Full Report for Listed Buildings


Summary Description of a Listed Buildings


Reference Number
5958
Building Number
 
Grade
II*  
Status
Designated  
Date of Designation
04/05/1970  
Date of Amendment
01/08/1996  
Name of Property
Church of St Lawrence  
Address
 

Location


Unitary Authority
Pembrokeshire  
Community
St. Florence  
Town
Tenby  
Locality
Gumfreyston  
Easting
210925  
Northing
201102  
Street Side
 
Location
150 m S of the B4318 in Gumfreston.  

Description


Broad Class
Religious, Ritual and Funerary  
Period
 

History
Gumfreston is traditionally Eglwys Gunniau, birthplace of St Teilo in the 5C. The church stands in a small valley just above the ancient wells. The low narrow chancel arch of the present building suggests a C12 date. The nave, chancel and the S chapel are probably of the C13, and the first documentary reference is in 1291. There was originally a S door to the nave. Later porch and tower. Early-C19 illustrations show the nave roof had been replaced with a low-height roof, leaving its original gable walls at E and W curiously upstanding like high parapets. The rounded projection in centre of the N wall of the nave, opposite to the original doorway and possibly originally a baptistry, was at this time used for a stove with its flue through the roof. A stove pipe is shown on an 1855 drawing. There was a restoration under the Rev. G N Smith in 1870, with very little attempt to impose C19 ideas of correctness. The E door to the S chapel, now used as a vestry, is dated 1870. The nave was heavily buttressed and a new timber roof installed. The simple Tudor windows of the nave were retained.
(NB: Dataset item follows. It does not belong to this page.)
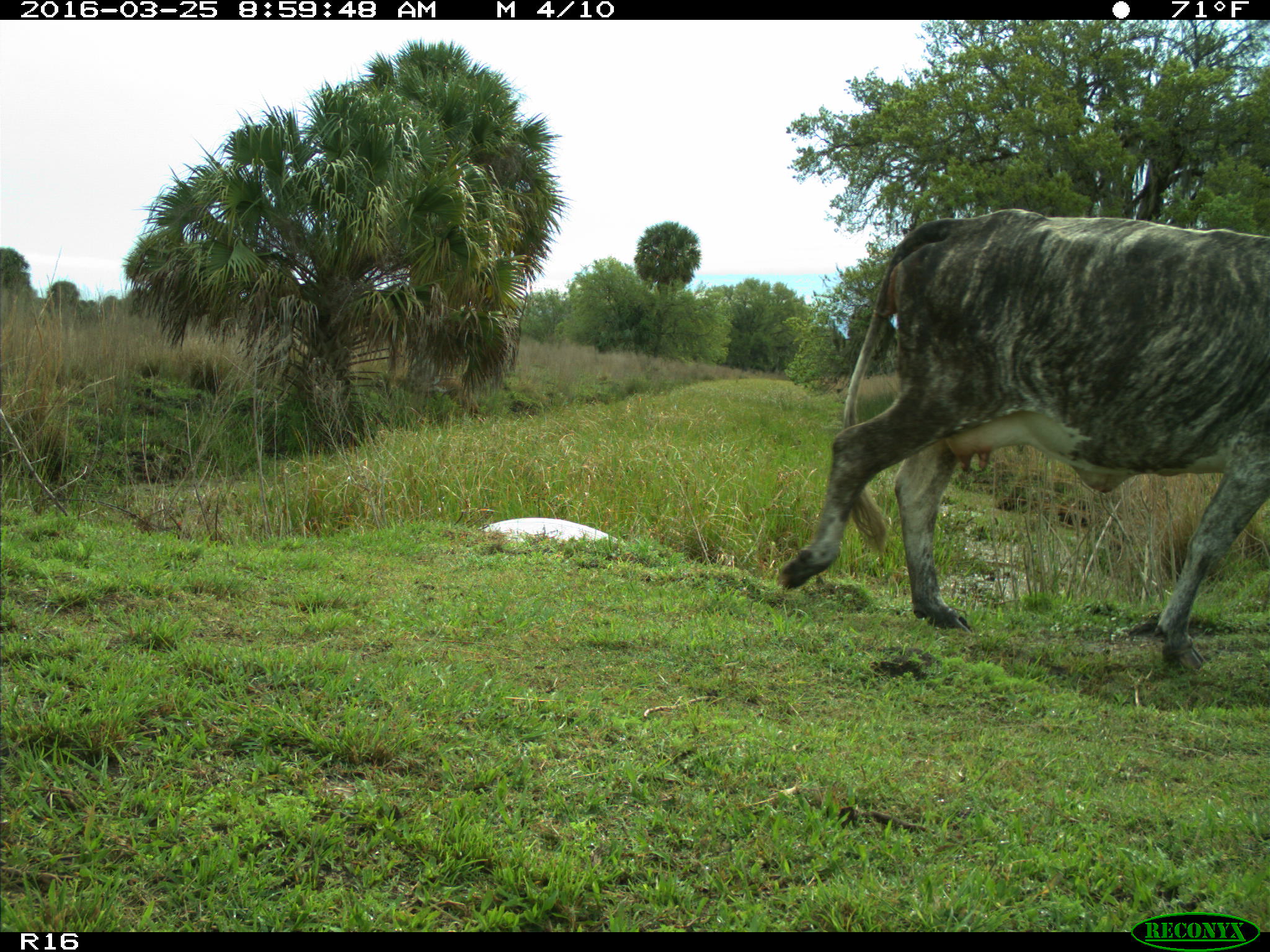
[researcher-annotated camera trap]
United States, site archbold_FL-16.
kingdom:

The mass concrete vault of the tower was probably part of this restoration. The font was moved to its present position in front of the recess of the supposed baptistry.  

Exterior
At the W of the churchyard is the ruin of a cottage which was formerly a school and was probably originally a priest's house. Stone churchyard wall with gate and stile. At the S corner of the churchyard are the wells, which are separately listed. A low, narrow church with a large tower on the N side. Porch at W with a round-arched doorway. Small chapel at the S of the chancel. The nave, chancel and S chapel are in limestone rubble masonry. There are remains of render on the N face. The tower and the porch are in uncoursed hammer-dressed masonry. At the foot of the walls of the chancel and the S chapel there is a slight batter. Three large buttresses support the S wall of the nave. Behind the middle buttress there is also a blocked door aperture with a pointed head. The roofs to the porch and the S chapel are of low pitch with thick slates. The slates of the porch have been rendered over. Elsewhere the roof pitch is steep with tile ridges and sandstone gable copings on kneelers. At the N side of the nave there is a small circular projection, also slate-roofed. Square-headed windows in the S wall of the nave, with stone surrounds and mullions. Two-light trefoil headed window in the S wall of the chapel. Round-headed porch door. The tower has a battlemented parapet on a corbel table. The stairs turret is at the NE corner, lit by loops. The belfry has double square-headed lights facing N, E and W. It formerly had large square-headed windows with mullions to each storey but these are mostly blocked or reduced in area.  

Interior
Small vaulted chancel with a single-lancet E window. Small square window in the S wall with a single sedile and piscina. Against the chancel-arch wall are stone benches. Encaustic tiles. Large pavement-tombstones at each side of the altar. To the S of the chancel is a chapel in which plain cross-ribs have been added to disguise a vault of conventional barrel form. Low and narrow chancel arch. The nave has a C19 timber roof with two large tie beams. Oak pews. Pulpit at the SE corner. A panel of old wall-painting is displayed on the N wall. It is said to be a stencilled representation of a martyr with implements of torture, but very little detail is now discernible. It may depict St Lawrence of Rome, to whom the church is dedicated. A high-level slit window in the W wall of the nave suggests there was once a gallery in the nave or a loft to the porch. The N transept or tower base is roughly vaulted in mass rubble concrete with shuttering marks. In the E wall is an arched recess possibly for an altar and a niche. A large passage-squint joins the transept to the chancel. In the W wall is a tomb or an Easter Sepulchre. A circular staircase in the NE corner leads to the tower. The 2nd and 3rd floors of the tower have been removed. There are sockets and projecting corbels for these missing floors. The 3rd storey was used as a dovecote: there are four rows of seven nesting holes. The 4th storey has a modern belfry floor. The porch contains benches at each side. Over the door is a statue niche and a small high-level light into the nave. There is a water stoup in the SE corner. Memorials to the Williams family of Norchard beside the altar, one dated 1692. On the N wall of the chancel is a brass tablet to the Rev. Gilbert Smith, Rector from 1837 to 1877. The windows are of plain glass.  

Reason for designation
Listed Grade II* as a simple church retaining its medieval character, with a very large tower, a well-lit interior and an early chancel, and forming an historically important group with the ancient holy wells.